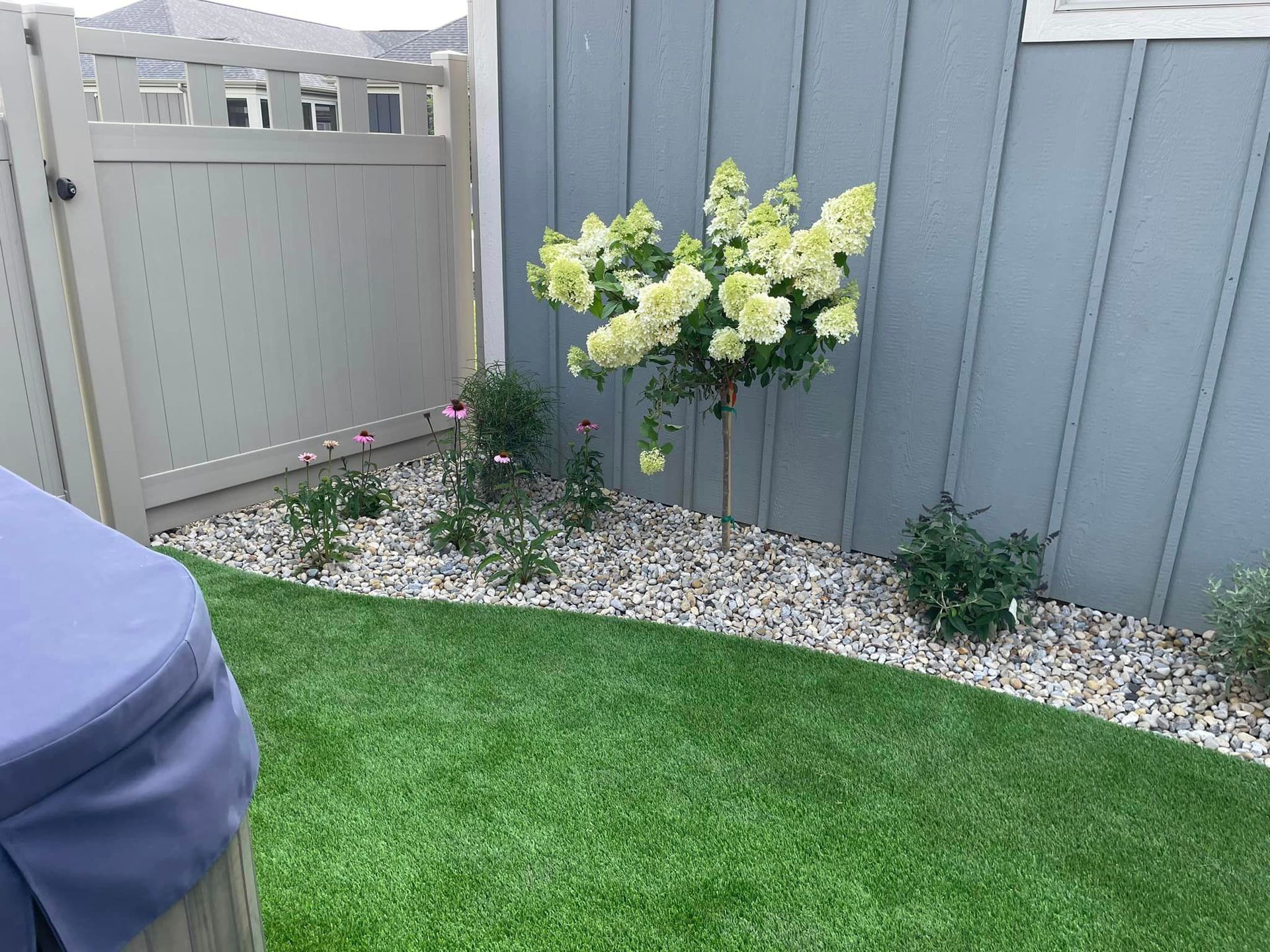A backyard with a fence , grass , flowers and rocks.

◇ ◇ ◇ ◇ ◇ ◇ ◇

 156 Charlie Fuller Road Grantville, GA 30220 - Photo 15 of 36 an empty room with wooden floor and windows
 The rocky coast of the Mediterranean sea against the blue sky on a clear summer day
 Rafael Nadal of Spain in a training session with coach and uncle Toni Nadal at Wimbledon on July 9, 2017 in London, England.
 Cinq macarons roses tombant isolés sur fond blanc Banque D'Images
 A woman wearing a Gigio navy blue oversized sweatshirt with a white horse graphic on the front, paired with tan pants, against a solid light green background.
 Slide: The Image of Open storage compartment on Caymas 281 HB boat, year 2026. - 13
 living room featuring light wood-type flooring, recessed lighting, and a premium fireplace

◇ ◇ ◇ ◇ ◇ ◇ ◇

In the data above, start at the line that has "Rafael Nadal of", stop after the line that has "Slide: The Image", and print every line in between exactly as it stands.

 Rafael Nadal of Spain in a training session with coach and uncle Toni Nadal at Wimbledon on July 9, 2017 in London, England.
 Cinq macarons roses tombant isolés sur fond blanc Banque D'Images
 A woman wearing a Gigio navy blue oversized sweatshirt with a white horse graphic on the front, paired with tan pants, against a solid light green background.
 Slide: The Image of Open storage compartment on Caymas 281 HB boat, year 2026. - 13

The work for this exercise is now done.